### [REQUEST]
Only the lines from the one with "In terms of" onward are wanted, through the last line of the entries, set down exactly.

### [RECORDS FOR PROCESSING]
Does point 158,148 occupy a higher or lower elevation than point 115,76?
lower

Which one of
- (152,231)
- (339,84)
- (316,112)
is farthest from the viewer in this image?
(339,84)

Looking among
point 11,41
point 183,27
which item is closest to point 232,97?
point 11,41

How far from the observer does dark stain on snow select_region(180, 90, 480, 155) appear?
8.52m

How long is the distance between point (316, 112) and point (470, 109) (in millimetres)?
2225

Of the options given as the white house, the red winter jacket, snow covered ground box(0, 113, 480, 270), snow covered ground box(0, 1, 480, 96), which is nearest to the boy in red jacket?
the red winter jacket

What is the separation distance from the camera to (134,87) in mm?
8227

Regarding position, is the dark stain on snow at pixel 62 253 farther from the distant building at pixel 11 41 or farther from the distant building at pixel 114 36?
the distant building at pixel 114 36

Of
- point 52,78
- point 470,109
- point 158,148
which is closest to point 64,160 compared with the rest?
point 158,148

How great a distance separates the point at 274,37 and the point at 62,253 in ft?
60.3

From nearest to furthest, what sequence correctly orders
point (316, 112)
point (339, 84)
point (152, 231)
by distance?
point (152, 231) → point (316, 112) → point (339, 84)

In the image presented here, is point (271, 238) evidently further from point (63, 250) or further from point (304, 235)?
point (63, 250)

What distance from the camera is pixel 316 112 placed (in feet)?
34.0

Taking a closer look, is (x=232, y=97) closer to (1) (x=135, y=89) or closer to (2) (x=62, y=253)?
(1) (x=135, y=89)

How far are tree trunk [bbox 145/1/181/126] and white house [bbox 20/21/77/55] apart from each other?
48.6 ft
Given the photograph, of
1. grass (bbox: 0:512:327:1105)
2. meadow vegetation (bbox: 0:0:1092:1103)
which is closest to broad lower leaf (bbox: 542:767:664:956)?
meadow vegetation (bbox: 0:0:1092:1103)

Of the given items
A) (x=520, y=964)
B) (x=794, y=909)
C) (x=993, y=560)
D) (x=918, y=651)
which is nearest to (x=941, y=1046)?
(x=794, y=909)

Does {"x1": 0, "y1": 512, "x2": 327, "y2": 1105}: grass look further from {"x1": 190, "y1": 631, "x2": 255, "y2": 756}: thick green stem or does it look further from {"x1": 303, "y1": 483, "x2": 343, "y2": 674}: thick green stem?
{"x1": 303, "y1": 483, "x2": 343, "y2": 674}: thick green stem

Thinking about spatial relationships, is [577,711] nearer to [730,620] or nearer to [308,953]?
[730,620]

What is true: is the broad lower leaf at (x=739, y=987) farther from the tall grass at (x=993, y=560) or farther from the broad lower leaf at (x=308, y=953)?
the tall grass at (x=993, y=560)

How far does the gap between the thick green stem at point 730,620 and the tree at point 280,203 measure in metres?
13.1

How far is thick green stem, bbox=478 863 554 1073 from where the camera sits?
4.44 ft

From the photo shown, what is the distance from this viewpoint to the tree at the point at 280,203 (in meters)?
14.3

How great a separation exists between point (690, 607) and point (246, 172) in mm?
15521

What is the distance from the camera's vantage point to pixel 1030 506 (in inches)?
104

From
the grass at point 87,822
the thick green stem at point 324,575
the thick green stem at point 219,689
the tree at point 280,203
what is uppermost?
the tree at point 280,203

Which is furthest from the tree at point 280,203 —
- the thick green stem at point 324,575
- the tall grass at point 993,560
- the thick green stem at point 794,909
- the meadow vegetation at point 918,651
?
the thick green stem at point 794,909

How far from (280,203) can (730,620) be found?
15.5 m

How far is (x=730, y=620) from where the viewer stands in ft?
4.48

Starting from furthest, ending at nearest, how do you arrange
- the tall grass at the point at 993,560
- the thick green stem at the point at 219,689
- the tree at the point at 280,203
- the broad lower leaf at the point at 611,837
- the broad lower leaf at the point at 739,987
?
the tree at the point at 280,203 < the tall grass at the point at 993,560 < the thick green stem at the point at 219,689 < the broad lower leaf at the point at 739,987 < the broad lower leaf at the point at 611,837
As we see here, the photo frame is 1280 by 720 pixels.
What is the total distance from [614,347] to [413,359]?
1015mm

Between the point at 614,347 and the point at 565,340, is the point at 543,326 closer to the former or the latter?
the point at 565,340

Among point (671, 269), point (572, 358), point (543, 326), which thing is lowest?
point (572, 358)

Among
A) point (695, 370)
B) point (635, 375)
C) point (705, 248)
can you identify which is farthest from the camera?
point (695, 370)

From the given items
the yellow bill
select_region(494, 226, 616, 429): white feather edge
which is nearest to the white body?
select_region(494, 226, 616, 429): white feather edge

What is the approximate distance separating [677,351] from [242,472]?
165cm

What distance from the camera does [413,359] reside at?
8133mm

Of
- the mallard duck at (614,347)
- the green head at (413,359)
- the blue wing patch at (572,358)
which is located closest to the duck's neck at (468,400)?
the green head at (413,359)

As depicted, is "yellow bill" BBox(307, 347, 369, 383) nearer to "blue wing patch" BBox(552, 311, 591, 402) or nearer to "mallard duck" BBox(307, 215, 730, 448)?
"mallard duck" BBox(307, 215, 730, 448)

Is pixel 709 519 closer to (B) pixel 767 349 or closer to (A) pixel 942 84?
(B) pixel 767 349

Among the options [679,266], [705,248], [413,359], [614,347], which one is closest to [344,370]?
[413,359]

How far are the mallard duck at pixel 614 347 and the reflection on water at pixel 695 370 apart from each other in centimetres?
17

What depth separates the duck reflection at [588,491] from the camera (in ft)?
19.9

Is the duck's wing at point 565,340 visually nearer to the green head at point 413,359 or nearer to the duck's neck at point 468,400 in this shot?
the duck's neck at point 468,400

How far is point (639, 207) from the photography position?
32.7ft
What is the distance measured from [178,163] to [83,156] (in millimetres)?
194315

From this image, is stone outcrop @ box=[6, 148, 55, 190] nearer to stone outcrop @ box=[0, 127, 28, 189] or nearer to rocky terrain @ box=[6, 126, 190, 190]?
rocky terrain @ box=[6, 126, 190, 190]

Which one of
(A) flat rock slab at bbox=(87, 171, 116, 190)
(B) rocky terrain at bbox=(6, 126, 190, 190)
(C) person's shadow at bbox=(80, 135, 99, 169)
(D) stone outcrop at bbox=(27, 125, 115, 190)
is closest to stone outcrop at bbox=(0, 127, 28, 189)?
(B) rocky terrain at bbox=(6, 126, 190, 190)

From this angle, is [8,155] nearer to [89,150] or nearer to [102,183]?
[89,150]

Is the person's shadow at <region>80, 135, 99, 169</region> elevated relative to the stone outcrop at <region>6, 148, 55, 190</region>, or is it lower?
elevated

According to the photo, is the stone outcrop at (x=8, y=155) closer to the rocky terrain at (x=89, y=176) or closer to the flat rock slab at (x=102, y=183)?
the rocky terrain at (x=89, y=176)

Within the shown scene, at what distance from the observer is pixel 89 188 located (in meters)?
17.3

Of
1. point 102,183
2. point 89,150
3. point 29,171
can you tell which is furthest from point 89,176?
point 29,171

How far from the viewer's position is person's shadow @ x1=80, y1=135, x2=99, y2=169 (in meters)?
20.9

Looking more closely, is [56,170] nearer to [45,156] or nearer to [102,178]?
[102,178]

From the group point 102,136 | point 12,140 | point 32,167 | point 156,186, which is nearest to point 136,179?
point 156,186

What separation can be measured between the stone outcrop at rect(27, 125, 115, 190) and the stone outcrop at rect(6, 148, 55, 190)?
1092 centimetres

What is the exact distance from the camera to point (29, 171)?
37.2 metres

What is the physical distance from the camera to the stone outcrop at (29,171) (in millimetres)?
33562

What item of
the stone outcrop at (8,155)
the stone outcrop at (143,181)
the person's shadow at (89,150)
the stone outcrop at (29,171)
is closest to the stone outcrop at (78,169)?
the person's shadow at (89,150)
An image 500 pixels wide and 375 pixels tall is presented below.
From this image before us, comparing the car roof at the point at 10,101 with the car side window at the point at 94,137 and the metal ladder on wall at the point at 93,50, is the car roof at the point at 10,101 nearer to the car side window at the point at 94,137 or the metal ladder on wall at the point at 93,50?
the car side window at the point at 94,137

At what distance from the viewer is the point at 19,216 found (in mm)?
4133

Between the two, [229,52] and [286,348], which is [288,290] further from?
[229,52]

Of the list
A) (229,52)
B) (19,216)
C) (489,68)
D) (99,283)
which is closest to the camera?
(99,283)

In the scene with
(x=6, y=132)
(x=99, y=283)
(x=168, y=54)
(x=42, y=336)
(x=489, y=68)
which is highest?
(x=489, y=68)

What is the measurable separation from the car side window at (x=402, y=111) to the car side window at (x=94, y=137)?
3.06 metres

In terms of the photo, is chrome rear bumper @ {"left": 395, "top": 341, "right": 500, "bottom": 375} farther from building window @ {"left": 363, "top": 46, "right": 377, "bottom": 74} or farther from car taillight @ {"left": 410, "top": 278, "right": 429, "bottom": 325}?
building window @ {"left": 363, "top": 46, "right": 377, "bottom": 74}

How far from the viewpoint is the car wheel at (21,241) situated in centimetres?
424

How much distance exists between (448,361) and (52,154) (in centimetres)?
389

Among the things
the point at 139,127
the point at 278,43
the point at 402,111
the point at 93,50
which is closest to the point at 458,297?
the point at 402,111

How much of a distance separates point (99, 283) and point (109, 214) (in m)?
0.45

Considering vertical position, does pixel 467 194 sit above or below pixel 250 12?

### [OUTPUT]
In terms of the photo, is chrome rear bumper @ {"left": 395, "top": 341, "right": 500, "bottom": 375} farther from building window @ {"left": 363, "top": 46, "right": 377, "bottom": 74} or farther from car taillight @ {"left": 410, "top": 278, "right": 429, "bottom": 325}?
building window @ {"left": 363, "top": 46, "right": 377, "bottom": 74}

How far from the viewpoint is the car wheel at (21,241) situated in centimetres?
424

How much distance exists between (448,361) and (52,154) (in centimetres)?
389

Among the things
the point at 139,127
the point at 278,43
the point at 402,111
the point at 93,50
which is closest to the point at 458,297?
the point at 402,111

How much of a distance separates point (99, 283) and point (109, 214) (in m)?
0.45

Considering vertical position, does pixel 467 194 sit above or below pixel 250 12?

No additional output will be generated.